TEXT UNDER STUDY:
*** Begin section ***
Capitalism, ghosts and much more

Sihanya Rocha
Mercury Staff

We all have a complicated relationship with jobs—but no other story can capture this complexity in words and visuals like Aminder Dhaliwal’s comic “Dead End Jobs for Ghosts.”

Some days work is the best thing ever; you’re being productive and building toward bigger goals. Other days it doesn’t seem so worth it, and maybe customers are rude, the work is stressful or it consumes all your time, leaving no room for anything other than rest. If you’ve been looking for a sign to focus more on yourself and your personal relationships rather than slaving away at unsatisfying work, this comic is it.

As the title suggests, “Dead End Jobs for Ghosts”is about what happens after we die, and Dhaliwal envisions it as getting a job in a compassionate satire on the unfairness of capitalism. The story follows two people from different walks of life falling into the same trap, from which they must eventually learn to walk away and move on. This lesson, however, is learned not during their lifetimes, but in their afterlives through the jobs they get as ghosts.

The first perspective and character we are presented with is Priya Joshi, a 16-year-old girl who dies in a car crash during her driving test. Through her process of coming to terms with her death and the fact that she’ll never be able to interact with her family again, we are introduced to a company known as Spectreworks Inc. This company is dedicated to incorporating ghosts into the job market and giving a ghost’s earnings to their chosen living recipients.

At first, Priya applies to Spectreworks to ease the pain and feelings of despair associated with her death. She’s even excited to become a driver for the company’s “self-driving” cars, but eventually that excitement subsides due to how exhausting, thankless and boring it is to work a job just for money. Through Priya’s storyline, readers see how the job market takes advantage of young people’s feelings of helplessness, need for productivity and desire to help their families. To highlight the eventual monotony of a once stimulating job, Dhaliwal sizes and organizes her panels and draws close-ups of objects, people or long-range scenes within those panels. For instance, when Priya searches for and chases the person that caused her car crash, there are a variety of panels that jump off of one another and lead your eyes to different directions. This contrasts with the linear dullness of Priya’s job, where the panels only move your eyes down and sideways.
*** End section ***
Stored data entries
*** Begin section ***
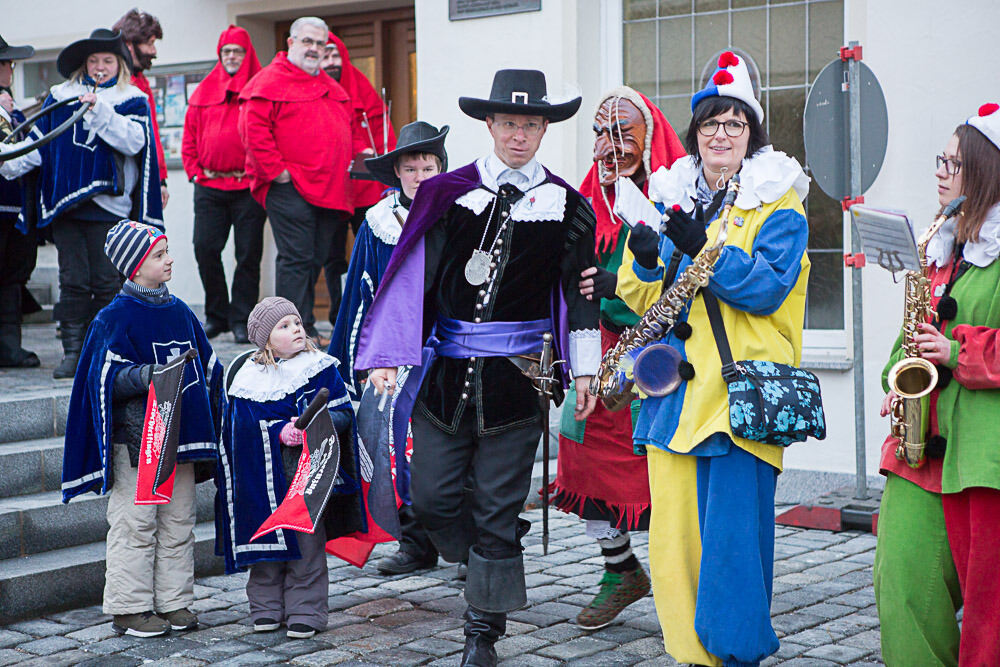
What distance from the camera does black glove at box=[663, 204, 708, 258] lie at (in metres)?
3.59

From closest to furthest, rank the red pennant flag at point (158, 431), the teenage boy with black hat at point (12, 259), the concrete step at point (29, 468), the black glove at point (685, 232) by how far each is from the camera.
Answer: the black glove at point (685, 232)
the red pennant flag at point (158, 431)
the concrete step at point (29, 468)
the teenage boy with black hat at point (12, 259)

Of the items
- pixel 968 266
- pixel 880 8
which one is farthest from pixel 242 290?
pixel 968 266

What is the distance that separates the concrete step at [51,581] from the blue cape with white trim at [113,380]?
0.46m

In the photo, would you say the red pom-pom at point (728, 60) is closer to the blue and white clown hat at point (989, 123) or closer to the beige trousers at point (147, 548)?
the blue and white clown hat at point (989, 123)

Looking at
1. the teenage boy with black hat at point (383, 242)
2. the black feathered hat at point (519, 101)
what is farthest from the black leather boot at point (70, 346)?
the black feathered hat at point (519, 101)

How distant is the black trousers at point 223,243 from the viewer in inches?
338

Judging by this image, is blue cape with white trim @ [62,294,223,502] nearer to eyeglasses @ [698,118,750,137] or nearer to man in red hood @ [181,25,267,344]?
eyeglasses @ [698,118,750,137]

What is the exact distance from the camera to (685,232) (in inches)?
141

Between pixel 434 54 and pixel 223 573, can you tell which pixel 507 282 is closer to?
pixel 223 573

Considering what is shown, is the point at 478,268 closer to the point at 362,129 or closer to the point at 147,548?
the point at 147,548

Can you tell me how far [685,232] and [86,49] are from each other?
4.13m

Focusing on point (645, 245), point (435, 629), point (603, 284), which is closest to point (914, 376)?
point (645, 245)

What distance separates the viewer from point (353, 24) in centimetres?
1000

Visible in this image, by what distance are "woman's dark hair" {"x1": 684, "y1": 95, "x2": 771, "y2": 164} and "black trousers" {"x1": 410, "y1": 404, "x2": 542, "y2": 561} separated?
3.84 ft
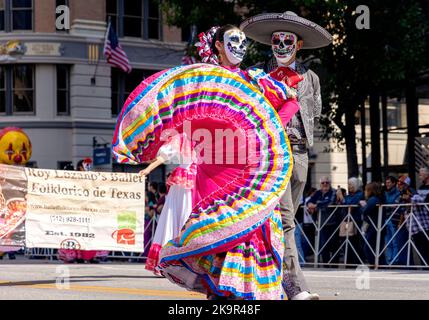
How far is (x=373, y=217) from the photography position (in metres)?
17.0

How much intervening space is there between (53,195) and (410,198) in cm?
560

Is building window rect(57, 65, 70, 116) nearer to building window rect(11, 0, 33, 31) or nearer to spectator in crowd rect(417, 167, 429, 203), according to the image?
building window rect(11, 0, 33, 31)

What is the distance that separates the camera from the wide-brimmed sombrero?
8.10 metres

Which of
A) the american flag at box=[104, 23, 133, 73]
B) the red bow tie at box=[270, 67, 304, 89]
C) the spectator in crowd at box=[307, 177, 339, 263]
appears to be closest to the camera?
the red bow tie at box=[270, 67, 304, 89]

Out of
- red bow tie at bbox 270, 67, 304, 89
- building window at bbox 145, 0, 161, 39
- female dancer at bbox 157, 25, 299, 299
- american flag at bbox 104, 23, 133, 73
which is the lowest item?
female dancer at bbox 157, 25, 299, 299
*** End section ***
DIRECTIONS:
• A. In the review, what job at Spectreworks Inc. is Priya excited to take on?
• B. Reproduce word for word the part of the review that opens with the words containing "We all have" and closes with "comic is it.".
The rows are not needed.

ANSWERS BY TASK:
• A. Driving the company's "self-driving" cars.

• B.
We all have a complicated relationship with jobs—but no other story can capture this complexity in words and visuals like Aminder Dhaliwal’s comic “Dead End Jobs for Ghosts.”

Some days work is the best thing ever; you’re being productive and building toward bigger goals. Other days it doesn’t seem so worth it, and maybe customers are rude, the work is stressful or it consumes all your time, leaving no room for anything other than rest. If you’ve been looking for a sign to focus more on yourself and your personal relationships rather than slaving away at unsatisfying work, this comic is it.